▶ WRITTEN TASK 1
From the passage on L3 agent ECMP routing, return the text that begins at the words "- Distribute flows" and stops after the words "default nexthop ip.".
▶ WRITTEN TASK 2
In the passage on L3 agent ECMP routing, what determines the `fwmark` values that `HMARK` marks in the mangle table?
▶ WRITTEN TASK 3
Continue the passage on L3 agent ECMP routing from the point where it stops.
** start of PASSAGE SHOWN **
The `routes_updated` function in RouterInfo will behave as below:
* When more than one route is found to have the same destination, L3
agent should execute a pyroute2 code, which looks like
::
ip.route('replace', dst='<destination_ip>',multipath=[{"gateway":
"<nexthop1>"},{"gateway":"<nexthop2>"}])
* Then there will be an ip route entry in the namespace, which looks like
::
<vip> proto static
nexthop via <nexthop_ip1> dev qr-xxxxxxxx-nn weight 1
nexthop via <nexthop_ip2> dev qr-xxxxxxxx-nn weight 1
Then router will randomly pick a <nexthop_ip> and fill its mac address into
the package's dst_mac address when it wants to get to the <destination_ip>.
[`p2`_]For keeping connection while removing a load balancing node, use
iptables instead of simply a ip route entry.
- Use `HMARK` to mark flows in mangle table, the `fwmark` values
determined by the source address.
- Distribute flows to different tables by `fwmark` values.
- There is a mapping between the `fwmark` values and the table values
- For each table, give it a default nexthop ip.
- Modify the mapping between `fwmark` values and table values
when a `nexthop` is unreachable.
[`p2`_]In order to let traffic from the same network to pass through the
router, L3 agent will also let router to use Proxy ARP by setting command::
sysctl -w net.ipv4.conf.<NIC_1>.proxy_arp_pvlan=1
* <NIC_1> is the name of the router interface to which the destination
subnet is connected. For example, router `R1` is connected to a
subnet `sub-1` whose cidr is `10.10.10.0/24`, so there will be a
virtual network interface device `qr-abcdefgh` in the router related
namespace as the gateway for the subnet `sub-1`, then add an
ECMP route with a destination like `10.10.10.5/32` which is in the
scope of the subnet `sub-1`, at this point, the above command
will be executed and <NIC_1> will be `qr-abcdefgh`.
** end of PASSAGE SHOWN **
** start of PROVIDED DATA **
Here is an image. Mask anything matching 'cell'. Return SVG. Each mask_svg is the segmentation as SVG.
** end of PROVIDED DATA **
** start of PROVIDED DATA **
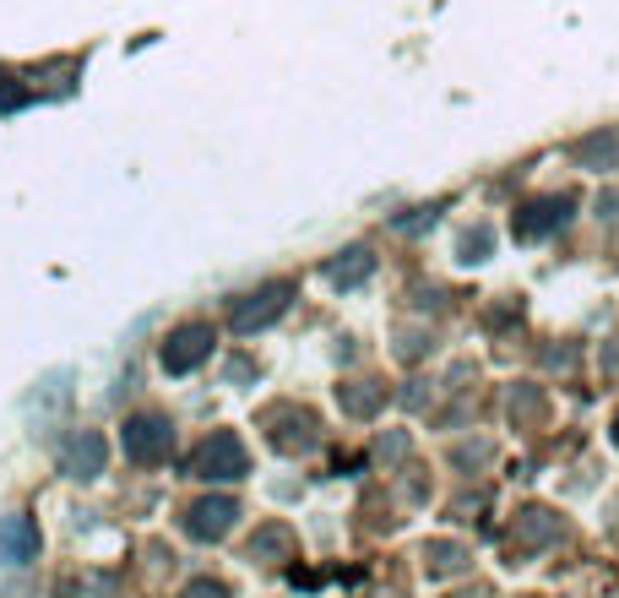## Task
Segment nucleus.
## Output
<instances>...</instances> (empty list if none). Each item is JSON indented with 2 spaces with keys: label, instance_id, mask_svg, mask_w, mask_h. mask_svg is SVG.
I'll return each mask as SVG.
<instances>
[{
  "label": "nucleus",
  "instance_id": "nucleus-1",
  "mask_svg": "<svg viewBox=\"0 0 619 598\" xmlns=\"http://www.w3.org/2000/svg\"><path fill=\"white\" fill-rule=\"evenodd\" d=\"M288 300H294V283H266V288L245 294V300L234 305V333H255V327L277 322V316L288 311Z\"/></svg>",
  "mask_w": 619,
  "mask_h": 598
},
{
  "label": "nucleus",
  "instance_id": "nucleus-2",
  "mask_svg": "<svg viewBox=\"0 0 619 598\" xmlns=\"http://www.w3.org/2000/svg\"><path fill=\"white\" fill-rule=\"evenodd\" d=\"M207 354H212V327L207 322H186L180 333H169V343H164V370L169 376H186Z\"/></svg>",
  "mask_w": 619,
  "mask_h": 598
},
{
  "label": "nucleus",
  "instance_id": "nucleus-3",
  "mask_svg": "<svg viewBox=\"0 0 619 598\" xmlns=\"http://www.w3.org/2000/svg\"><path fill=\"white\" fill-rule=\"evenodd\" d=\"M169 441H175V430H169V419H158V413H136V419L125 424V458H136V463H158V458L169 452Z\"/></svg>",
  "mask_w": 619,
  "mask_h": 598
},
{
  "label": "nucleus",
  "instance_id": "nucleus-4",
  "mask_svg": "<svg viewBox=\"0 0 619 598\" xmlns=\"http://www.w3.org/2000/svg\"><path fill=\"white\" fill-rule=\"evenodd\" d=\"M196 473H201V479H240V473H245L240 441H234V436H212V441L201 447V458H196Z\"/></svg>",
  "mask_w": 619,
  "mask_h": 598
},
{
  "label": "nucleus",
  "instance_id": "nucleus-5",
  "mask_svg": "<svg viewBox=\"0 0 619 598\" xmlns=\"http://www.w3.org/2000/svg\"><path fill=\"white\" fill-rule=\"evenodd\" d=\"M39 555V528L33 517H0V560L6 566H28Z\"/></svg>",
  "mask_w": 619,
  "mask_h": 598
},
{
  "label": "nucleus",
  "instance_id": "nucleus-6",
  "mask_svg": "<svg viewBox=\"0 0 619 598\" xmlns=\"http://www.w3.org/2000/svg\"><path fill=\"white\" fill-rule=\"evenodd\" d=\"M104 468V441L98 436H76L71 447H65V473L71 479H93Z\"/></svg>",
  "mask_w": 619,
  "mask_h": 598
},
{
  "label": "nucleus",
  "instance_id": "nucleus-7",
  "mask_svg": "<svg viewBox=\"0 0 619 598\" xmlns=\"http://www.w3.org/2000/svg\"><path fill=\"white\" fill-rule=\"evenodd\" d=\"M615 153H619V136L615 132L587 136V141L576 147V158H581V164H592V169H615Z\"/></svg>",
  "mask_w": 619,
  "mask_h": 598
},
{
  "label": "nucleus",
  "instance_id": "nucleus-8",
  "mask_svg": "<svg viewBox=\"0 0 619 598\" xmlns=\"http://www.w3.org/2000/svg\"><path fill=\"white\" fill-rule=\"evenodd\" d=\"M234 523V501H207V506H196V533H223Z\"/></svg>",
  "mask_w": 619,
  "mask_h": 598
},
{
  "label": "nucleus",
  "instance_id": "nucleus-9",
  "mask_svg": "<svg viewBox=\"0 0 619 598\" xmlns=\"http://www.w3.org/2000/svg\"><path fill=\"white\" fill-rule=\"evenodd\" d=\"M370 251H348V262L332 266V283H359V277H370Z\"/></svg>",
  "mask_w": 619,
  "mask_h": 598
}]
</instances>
** end of PROVIDED DATA **
▶ EXERCISE RESPONSE 1
- Distribute flows to different tables by `fwmark` values.
- There is a mapping between the `fwmark` values and the table values
- For each table, give it a default nexthop ip.

▶ EXERCISE RESPONSE 2
The source address.

▶ EXERCISE RESPONSE 3
* For making the ARP proxy optional, add an config option in L3Agent.ini::
[ECMP]
router_interface_arp_proxy = True
Data Model Impact
-----------------
None
REST API Impact
---------------
Following REST APIs wil be affected::
PUT /v2.0/routers/<router_id>/add_extraroutes
PUT /v2.0/routers/<router_id>/remove_extraroutes
PUT /v2.0/routers/<router_id>
The above three APIs are the current methods used to add/remove custom
routes. See the usage of `extraroutes` on [4]_. (The third API
`PUT /v2.0/routers/<router_id>` is not recommended for adding routes)
Before the ECMP routing Implementation, when L3 agent receive several route
entries with same destination and different nexthops, it will only keep one
entry of them, or replace the existing route with a new one. But now after
these changes, there will be an ECMP route in the router. So you can add an
ECMP route entry like this:
::
PUT /v2.0/routers/{router_id}/add_extraroutes
{ "router":
{ "routes":
[ { "destination": "192.168.1.6/32",
"nexthop": "192.168.1.88" },
{ "destination": "192.168.1.6/32",
"nexthop": "192.168.1.99" }
...
]
}
}
Then you can find the ECMP route in router related namespace:
::
#ip route
192.168.1.6/32 proto static
nexthop via 192.168.1.88 dev qr-9adb238b-c2 weight 1
nexthop via 192.168.1.99 dev qr-9adb238b-c2 weight 1
To make this behavior change discoverable, a shim extension called
'ecmp_routes' will be added.
[`p2`_]To make ARP proxy behavior discoverable, a shim extension called
'ecmp_arp' will be added, it will be removed dynamically when related option
`router_interface_arp_proxy` in config file is `False`.
Implementation
==============
Assignee(s)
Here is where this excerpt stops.